**Latihan 1**: Tulis semua jumlah dalam berita gempa Maroko yang didahului kata "lebih dari". Setiap jumlah cukup ditulis sekali saja.
**Latihan 2**: Menurut berita gempa Maroko, di mana para turis akhirnya tidur?
**Latihan 3**: Terjemahkan kalimat dari berita gempa Maroko ini ke bahasa Inggris: "Selain korban meninggal dunia, guncangan gempa itu juga menyebabkan lebih dari 670 orang terluka."

==== Cuplikan halaman ====

Sukses

Turis Ceritakan Detik-Detik Guncangan Gempa Maroko Magnitudo 6,8 yang Menewaskan Lebih dari 820 Orang

Wisatawan yang terdampar di Maroko menceritakan bagaimana mereka lolos dari gempa magnitudo 6,8 yang mengguncang pada Jumat malam, 8 September 2023, waktu setempat. Para turis akhirnya tidur di depan hotel, beralaskan handuk maupun selimut.

Liputan6.com, Jakarta - Wisatawan yang terdampar di Maroko menceritakan bagaimana mereka lolos dari gempa magnitudo 6,8 yang mengguncang pada Jumat malam, 8 September 2023, waktu setempat. Sejauh ini, gempa Maroko telah mencatat lebih dari 820 korban jiwa.

Melansir Daily Mail, Sabtu (9/9/2023), gempa terbesar di Maroko dalam lebih dari 120 tahun itu terjadi di selatan Marrakesh. Selain korban meninggal dunia, guncangan gempa itu juga menyebabkan lebih dari 670 orang terluka.

==== Baris data ====

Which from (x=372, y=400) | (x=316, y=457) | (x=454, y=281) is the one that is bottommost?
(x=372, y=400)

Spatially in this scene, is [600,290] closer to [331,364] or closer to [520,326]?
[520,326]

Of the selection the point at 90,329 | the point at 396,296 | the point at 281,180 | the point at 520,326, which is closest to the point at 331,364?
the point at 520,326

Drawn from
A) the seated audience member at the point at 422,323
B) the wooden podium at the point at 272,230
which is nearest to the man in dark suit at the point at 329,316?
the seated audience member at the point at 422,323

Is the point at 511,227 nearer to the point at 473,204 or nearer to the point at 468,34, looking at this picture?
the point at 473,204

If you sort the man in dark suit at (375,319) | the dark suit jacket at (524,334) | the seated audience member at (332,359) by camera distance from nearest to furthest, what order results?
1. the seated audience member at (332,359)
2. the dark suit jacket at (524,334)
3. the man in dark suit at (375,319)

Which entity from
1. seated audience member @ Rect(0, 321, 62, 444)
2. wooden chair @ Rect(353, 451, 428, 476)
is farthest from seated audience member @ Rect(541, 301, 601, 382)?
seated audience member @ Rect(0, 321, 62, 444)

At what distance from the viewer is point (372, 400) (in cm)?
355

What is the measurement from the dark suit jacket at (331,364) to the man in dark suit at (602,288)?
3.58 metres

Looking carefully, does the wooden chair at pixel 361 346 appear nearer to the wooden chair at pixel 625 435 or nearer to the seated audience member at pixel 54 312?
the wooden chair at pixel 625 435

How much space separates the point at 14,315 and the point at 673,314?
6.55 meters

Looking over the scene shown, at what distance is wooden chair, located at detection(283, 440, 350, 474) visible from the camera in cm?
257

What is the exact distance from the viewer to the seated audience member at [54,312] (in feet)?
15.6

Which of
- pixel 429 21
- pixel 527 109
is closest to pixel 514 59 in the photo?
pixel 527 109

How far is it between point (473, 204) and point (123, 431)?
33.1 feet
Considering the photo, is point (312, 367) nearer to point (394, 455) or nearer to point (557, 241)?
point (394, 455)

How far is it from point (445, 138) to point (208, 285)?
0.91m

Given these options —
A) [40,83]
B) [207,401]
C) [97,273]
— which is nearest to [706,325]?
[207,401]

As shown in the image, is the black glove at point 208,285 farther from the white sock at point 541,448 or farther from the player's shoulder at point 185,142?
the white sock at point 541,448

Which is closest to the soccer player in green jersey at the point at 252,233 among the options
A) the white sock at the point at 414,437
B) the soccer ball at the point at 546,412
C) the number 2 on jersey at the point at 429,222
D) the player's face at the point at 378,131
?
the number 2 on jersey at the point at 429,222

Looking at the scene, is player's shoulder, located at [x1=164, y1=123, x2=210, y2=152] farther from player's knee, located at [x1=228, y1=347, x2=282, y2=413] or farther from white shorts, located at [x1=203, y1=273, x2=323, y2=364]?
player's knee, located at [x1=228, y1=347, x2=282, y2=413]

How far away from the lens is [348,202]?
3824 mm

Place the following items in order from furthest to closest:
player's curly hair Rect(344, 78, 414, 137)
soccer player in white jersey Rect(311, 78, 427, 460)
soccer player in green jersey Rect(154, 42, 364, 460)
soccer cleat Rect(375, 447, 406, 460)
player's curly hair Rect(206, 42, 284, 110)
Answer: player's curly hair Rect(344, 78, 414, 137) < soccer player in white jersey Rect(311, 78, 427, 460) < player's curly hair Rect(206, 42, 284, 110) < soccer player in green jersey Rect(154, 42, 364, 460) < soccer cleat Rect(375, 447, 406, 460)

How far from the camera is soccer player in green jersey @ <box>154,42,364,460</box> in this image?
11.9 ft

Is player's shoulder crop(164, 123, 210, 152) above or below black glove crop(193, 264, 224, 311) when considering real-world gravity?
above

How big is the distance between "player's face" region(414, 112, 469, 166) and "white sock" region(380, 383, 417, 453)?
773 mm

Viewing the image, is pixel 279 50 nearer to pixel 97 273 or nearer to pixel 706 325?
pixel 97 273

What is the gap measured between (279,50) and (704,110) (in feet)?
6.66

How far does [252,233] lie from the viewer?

====

**Jawaban 1**:
- lebih dari 820 orang (korban jiwa)
- lebih dari 120 tahun
- lebih dari 670 orang (terluka)

**Jawaban 2**: Di depan hotel, beralaskan handuk atau selimut.

**Jawaban 3**: Besides those killed, the earthquake's tremors also left more than 670 people injured.